I am trying to write some unit tests for an application and I using python mock. I am familiar with other mocking libraries and haven't had much trouble until now. I am trying to mock a chained call on an attribute set within the init block of the parent class. Here is an example of what I need:
class ApplicationUnderTest:
def __init__(self):
self.attributeBeginningChain = SomeClass(False)
def methodWithChain(self):
object = self.attributeBeginningChain.methodOfSomeClass()
I need the chained call to throw an error. I have tried resolving this in the following manner:
@patch.object(SomeClass(False), 'methodOfSomeClass', side_effect=ErrorClass)
def test_chained_call(self, mock_someclass):
A = ApplicationUnderTest.methodWithChain()
self.assertTrue(mock_someclass.called)
The last assertion fails so I am pretty sure this isn't the way to do this. I have also tried:
@patch('ApplicationUnderTest.attributeBeginningChain')
def test_chained_call(self, mock_someclass):
mock_someclass.methodOfSomeClass.side_effect = ErrorClass
A = ApplicationUnderTest.methodWithChain()
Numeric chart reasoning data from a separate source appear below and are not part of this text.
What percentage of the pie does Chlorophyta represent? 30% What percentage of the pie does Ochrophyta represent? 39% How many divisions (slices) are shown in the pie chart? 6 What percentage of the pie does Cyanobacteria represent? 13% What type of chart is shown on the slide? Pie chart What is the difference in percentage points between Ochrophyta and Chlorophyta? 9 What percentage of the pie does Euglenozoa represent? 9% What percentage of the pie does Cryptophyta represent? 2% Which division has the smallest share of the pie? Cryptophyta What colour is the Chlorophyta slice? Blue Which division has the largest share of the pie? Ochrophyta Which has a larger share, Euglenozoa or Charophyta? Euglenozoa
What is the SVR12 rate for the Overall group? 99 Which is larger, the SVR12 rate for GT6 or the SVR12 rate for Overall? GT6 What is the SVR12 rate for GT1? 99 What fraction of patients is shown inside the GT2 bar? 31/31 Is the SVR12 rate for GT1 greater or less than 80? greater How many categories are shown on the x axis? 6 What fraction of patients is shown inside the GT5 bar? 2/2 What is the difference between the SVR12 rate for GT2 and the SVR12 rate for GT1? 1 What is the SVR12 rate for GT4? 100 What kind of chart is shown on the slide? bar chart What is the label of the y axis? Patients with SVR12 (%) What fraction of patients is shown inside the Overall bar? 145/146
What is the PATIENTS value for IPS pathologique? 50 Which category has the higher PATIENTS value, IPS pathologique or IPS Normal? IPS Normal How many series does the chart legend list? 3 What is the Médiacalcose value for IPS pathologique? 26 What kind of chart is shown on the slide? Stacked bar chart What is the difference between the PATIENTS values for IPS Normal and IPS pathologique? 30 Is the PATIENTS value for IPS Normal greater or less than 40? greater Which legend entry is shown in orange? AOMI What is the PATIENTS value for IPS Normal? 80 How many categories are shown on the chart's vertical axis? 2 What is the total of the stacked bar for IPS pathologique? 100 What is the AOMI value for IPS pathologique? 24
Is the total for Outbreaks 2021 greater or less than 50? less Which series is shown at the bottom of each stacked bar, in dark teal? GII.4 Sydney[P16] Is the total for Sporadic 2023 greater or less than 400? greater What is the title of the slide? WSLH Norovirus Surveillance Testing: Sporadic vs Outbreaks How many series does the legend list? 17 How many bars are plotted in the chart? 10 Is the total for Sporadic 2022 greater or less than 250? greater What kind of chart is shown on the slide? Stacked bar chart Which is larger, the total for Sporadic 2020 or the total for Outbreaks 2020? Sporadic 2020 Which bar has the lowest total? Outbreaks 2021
self.assertTrue(mock_someclass.called)
That throws the error:
AttributeError: package.ApplicationUnderTest does not have the attribute 'attributeBeginningChain'
I cannot make alterations to the code under test, so my question is how can I mock chained calls made on attributes set under the _init__ function? I have read that this is not possible but surely there must be a work around? Can I perhaps somehow instruct the mock fixture to react to the call itself rather than the attribute object via autospec?